Fast Jukebox: Accelerating Music Generation with Knowledge Distillation

Appl. Sci. 2023, 13(9), 5630; https://doi.org/10.3390/app13095630
by Michel Pezzat-Morales 1, Hector Perez-Meana 1,* and Toru Nakashika 2
Reviewer 1:
Reviewer 2: Anonymous
Appl. Sci. 2023, 13(9), 5630; https://doi.org/10.3390/app13095630
Submission received: 22 February 2023 / Revised: 28 April 2023 / Accepted: 28 April 2023 / Published: 3 May 2023

Round 1

Reviewer 1 Report

 Jukebox is a model that can generate high diversity music with singing within a single system which is achieved by using a hierarchical VQ-VAE architecture to com-press audio in a discrete space at different compression levels. Even though the results are impressive, the inference stage is tremendously slow.  This paper introduces a Fast Jukebox which uses different Knowledge Distillation strategies to reduce the number of parameters of the prior model for compressed space.

 

Some issues about this paper are:

1.        Introduction did not give enough background information.

2.        In introduction ‘ To reduce this problem. This problem, a Fast’ typos.

3.        ‘Training data consists of a com-pilation of songs by a single commercial music interpreter. This encompasses around 300 songs of 32 bits resolution music sampled at 44.1 KHz.’ Compared to Jukebox, which utilizes 1.2 millions songs, why 300 songs is enough for this application?

4.        Why Emotional valance evaluation is utilized at experiment? Can this result indicate the quality of generated music?

5.        In Table 2, What is the AP DP AU DU meaning?

Author Response

Dear Reviewer 1.

Thank you very much for reviewing our paper, we have revised and improved it, according to your requirements as follows:

  1. Introduction did not give enough background information.

Thank you for your observation.  In the introduction section we included these two paragraphs

Music is uno of the must representative feature of any culture around the world since ancient times. Then to improve the ability of emulate the complex process of creating it using computational tools has been a topic of active research during the las several decades, thanks to the impressive advance in the computer technology.

To reduce this problem, a Fast Jukebox is proposed in this paper to reduce the inference time, in which we distilled the prior learning process by applying a large model against a smaller one.

....

What to produce: Reproduce the passage of the review report word for word, from "Dear Reviewer 1." to "1. Introduction did not give enough background information.".

[Collected data]
....

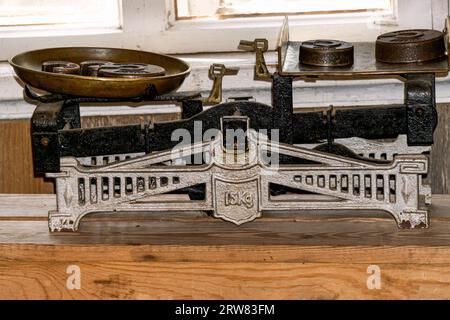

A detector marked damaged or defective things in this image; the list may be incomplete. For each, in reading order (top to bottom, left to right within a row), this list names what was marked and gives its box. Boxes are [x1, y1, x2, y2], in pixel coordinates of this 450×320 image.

rusty metal surface [10, 47, 190, 97]
rusty metal surface [300, 40, 354, 67]
rusty metal surface [280, 41, 448, 79]
rusty metal surface [374, 29, 444, 63]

....

Result below:
Dear Reviewer 1.

Thank you very much for reviewing our paper, we have revised and improved it, according to your requirements as follows:

  1. Introduction did not give enough background information.